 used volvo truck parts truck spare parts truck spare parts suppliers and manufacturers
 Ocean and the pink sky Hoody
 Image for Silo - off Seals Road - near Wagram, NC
--
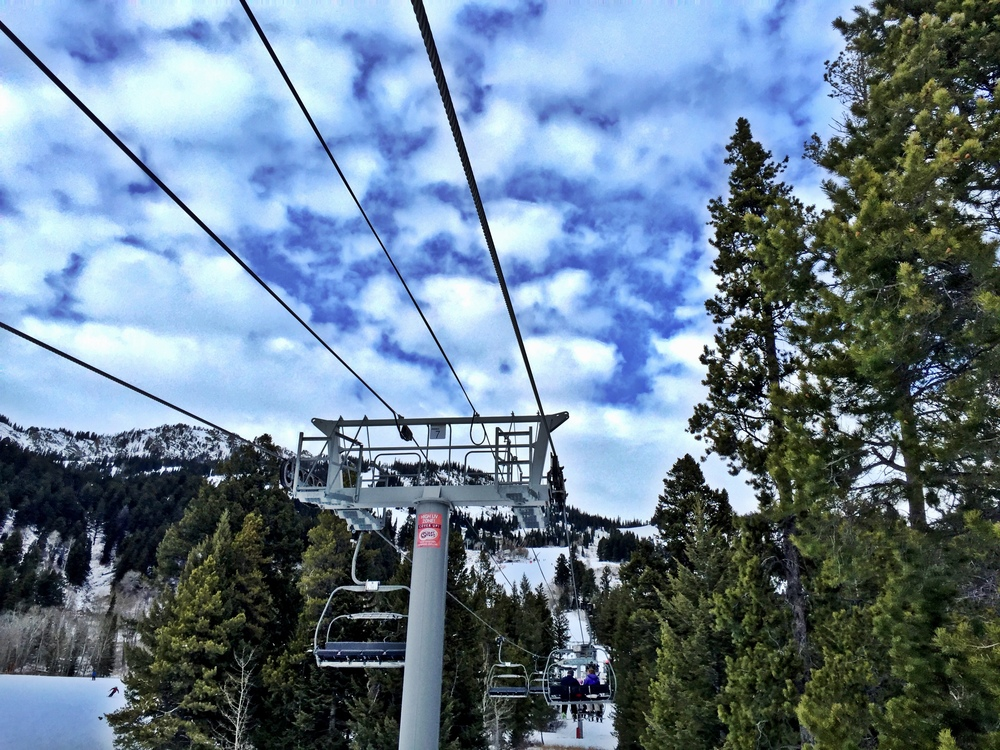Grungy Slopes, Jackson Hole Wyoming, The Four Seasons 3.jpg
...
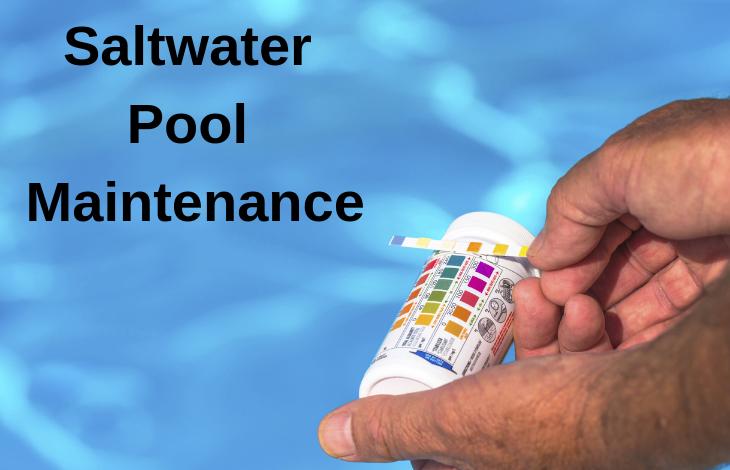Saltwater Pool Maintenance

> **Exercise prompt**
Working from the material above, restate word for word the lines between the line with "used volvo truck" and the line with "Image for Silo", both included, and only those.

> **Output of the exercise**
 used volvo truck parts truck spare parts truck spare parts suppliers and manufacturers
 Ocean and the pink sky Hoody
 Image for Silo - off Seals Road - near Wagram, NC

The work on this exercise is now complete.